Books can go nimbly where a computer, I believe, would stumble: a primitive campsite in the Wyoming wilderness, where power sources for battery recharging are nonexistent; the compost pile in my vegetable garden, where I half-submerge my gardening books as I dig and hoe; and my bathtub. What greater luxury than to dim the overhead lights, put a match to a dozen candles and soak in fragrant, warm water while losing yourself in Middlemarch?

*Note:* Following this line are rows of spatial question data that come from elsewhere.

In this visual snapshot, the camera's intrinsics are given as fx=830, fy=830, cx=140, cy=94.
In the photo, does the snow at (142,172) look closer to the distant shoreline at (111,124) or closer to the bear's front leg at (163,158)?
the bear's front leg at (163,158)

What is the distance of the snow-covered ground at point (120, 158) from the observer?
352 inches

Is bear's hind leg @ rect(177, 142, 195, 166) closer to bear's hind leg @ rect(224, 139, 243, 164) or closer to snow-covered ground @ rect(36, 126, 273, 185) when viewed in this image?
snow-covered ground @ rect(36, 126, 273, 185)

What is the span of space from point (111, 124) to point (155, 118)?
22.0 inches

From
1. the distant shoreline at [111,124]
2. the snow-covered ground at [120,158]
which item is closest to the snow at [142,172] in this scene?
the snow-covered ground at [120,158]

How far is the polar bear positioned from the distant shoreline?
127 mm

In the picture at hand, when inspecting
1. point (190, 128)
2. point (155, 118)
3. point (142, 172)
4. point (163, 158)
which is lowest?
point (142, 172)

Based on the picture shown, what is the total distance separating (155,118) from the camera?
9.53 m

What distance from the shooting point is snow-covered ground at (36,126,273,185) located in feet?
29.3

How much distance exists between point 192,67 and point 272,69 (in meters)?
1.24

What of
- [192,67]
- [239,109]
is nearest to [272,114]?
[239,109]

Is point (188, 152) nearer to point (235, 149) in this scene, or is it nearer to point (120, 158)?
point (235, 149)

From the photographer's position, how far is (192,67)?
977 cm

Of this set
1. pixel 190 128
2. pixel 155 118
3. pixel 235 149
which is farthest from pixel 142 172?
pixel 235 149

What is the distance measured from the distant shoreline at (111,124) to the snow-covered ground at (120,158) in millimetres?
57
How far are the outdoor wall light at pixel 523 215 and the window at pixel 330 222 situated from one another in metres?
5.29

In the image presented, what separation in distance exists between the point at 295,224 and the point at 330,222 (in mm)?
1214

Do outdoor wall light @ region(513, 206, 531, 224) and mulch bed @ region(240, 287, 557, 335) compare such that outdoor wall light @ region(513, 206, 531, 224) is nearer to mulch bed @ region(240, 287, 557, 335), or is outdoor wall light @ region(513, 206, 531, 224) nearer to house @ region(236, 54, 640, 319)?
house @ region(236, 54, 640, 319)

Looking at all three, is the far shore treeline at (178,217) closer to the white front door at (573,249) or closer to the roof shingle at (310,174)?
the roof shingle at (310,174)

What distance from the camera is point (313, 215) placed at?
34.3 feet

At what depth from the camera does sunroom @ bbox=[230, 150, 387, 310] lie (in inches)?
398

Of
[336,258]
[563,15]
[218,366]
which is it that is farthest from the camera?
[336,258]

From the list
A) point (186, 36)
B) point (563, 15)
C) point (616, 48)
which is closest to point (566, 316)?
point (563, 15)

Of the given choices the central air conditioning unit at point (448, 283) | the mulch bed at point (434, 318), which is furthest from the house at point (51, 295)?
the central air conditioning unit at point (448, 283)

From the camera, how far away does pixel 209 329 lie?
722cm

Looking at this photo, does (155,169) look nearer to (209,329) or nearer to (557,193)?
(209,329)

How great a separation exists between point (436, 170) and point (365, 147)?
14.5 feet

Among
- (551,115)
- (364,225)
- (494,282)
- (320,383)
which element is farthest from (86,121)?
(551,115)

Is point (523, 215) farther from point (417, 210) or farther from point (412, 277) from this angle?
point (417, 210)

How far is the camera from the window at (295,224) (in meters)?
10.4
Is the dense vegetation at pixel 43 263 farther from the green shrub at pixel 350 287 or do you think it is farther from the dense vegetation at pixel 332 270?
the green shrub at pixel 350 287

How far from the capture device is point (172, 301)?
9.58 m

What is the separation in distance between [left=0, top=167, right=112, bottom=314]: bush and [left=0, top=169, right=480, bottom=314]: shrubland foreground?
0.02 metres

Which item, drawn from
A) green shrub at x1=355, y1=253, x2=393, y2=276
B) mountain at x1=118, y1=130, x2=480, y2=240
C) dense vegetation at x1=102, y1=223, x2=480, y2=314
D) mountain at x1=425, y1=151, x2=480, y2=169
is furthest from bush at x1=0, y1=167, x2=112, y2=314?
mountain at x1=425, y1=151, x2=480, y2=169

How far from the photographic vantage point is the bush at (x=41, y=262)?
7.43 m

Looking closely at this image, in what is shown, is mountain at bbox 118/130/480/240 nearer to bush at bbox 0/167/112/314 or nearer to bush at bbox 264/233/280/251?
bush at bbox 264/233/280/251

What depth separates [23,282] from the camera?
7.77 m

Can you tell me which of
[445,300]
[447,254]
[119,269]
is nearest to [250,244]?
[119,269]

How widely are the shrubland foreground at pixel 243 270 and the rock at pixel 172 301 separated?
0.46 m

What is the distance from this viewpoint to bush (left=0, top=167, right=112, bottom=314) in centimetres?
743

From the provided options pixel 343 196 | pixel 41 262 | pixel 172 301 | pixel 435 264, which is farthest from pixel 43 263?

What more shocking a scenario than replacing that paperback with the hypertext version of George Eliot's masterpiece?

Don't mistake me for a technophobe. I was sincere in saying The Academic Exchange will engage both the print and digital media. In my perfect world, the two will play with one another and coexist in harmony, as they have begun to do in Woodruff Library's marvelous new Center for Library and Information Resources. Words in print have an inescapable solidity. But words on screen have a way of instantly appearing and just as suddenly disappearing. It's a vital, buzzing, constantly shifting medium-and one that would be unbearable without something stable and permanent by its side.

In November Allison Adams was named editor of The Academic Exchange, a faculty publication that premiered this month. The second issue, the last before the end of the school year, will appear in late April. The Exchange is on the web at <www.emory.edu/ACAD_EXCHANGE>.